The three apparent vice presidential finalists are all regulars on the Fox circuit. Since President Joe Biden’s inauguration, Scott has made at least 141 appearances on Fox’s weekday shows, while Vance has been interviewed at least 130 times, according to Media Matters’ database. Burgum has a relatively paltry 40 — but 39 of them came after he launched his presidential campaign in June 2023, and he reportedly has the support of Fox founder Rupert Murdoch.
Vance, meanwhile, was one of the four Republican nominees for U.S. Senate that Fox’s prime-time lineup effectively hand-picked in 2022 (the other three all lost their general election fights). Vance became a Tucker Carlson favorite by reinventing himself from bestselling author who explained America’s hillbilly culture to the Aspen crowd and worried Trump could be “America’s Hitler” to hard-edged culture warrior who invokes the use of extra-constitutional measures.

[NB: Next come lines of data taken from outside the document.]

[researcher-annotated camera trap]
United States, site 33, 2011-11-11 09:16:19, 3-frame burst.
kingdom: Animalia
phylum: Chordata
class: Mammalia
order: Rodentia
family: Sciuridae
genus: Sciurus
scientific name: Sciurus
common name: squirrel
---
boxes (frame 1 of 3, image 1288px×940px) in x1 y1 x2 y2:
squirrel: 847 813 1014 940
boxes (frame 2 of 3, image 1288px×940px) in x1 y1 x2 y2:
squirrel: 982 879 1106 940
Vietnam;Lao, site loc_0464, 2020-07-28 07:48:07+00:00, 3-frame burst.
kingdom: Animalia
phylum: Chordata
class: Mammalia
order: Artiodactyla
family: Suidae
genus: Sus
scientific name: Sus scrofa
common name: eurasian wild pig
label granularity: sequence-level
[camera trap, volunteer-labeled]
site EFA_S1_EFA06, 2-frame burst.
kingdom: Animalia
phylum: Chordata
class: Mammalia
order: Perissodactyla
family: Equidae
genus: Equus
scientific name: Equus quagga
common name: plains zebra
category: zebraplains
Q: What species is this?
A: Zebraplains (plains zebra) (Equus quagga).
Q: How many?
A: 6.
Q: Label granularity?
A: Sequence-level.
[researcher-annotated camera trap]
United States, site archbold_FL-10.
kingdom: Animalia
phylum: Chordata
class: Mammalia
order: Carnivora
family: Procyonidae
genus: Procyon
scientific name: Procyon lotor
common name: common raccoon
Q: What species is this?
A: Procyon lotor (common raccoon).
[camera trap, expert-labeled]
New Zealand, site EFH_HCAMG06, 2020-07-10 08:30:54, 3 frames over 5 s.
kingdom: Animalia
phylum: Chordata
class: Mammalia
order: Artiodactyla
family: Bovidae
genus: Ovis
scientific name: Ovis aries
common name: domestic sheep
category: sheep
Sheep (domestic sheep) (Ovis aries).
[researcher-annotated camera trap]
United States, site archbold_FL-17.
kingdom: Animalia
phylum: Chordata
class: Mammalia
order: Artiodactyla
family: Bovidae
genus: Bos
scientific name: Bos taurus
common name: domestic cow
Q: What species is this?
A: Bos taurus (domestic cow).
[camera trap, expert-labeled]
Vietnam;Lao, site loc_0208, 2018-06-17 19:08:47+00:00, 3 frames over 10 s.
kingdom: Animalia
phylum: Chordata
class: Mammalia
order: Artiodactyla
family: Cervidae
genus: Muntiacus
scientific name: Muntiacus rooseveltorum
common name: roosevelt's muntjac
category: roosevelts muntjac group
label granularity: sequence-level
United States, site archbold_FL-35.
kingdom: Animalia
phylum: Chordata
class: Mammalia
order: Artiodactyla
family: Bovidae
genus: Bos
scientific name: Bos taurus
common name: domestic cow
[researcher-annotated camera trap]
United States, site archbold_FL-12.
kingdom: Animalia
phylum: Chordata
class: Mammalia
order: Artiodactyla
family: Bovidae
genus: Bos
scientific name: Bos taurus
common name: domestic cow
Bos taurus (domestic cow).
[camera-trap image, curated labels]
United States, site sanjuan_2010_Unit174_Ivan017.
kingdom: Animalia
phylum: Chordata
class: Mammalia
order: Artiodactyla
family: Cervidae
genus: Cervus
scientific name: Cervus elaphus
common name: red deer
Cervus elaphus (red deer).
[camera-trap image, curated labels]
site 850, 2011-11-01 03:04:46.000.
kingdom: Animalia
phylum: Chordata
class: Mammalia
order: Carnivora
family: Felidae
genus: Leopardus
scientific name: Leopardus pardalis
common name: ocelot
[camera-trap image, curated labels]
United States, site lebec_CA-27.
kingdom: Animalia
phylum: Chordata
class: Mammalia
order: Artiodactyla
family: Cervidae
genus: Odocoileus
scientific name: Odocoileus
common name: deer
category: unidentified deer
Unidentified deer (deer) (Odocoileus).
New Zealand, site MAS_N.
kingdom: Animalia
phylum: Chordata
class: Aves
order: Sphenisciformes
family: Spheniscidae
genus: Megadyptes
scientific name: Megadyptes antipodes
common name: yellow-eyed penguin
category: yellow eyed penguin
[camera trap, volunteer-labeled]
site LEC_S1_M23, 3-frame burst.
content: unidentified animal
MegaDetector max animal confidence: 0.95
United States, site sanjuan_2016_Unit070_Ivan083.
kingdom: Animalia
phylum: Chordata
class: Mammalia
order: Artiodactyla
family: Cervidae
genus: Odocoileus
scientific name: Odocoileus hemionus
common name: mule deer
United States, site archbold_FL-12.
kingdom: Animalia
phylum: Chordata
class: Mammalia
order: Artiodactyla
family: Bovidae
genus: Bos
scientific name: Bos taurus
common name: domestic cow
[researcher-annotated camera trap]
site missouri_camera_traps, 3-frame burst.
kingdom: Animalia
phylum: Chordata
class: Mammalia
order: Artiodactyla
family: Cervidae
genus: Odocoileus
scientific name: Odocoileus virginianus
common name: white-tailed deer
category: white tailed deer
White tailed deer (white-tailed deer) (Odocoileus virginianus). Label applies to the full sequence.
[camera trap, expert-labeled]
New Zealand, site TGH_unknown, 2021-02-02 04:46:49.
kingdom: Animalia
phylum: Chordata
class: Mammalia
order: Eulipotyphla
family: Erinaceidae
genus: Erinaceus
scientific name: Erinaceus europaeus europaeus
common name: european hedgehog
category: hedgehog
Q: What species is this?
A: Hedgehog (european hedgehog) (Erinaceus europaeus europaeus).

But if Vance’s Fox & Friends interview is any indication, these sit-downs won’t provide voters with much in the way of critical information about the potential vice presidential nominees. Fox aired only 3 minutes and 43 seconds worth of edited discussion from Jones’ solo interview with Vance, with the senator fielding broad softball questions like “a J.D. Vance economy would look like what” and “what would you do to solve the border crisis” and explaining that Democrats “fear” him because his “biography” means they can’t say he “hates poor people.”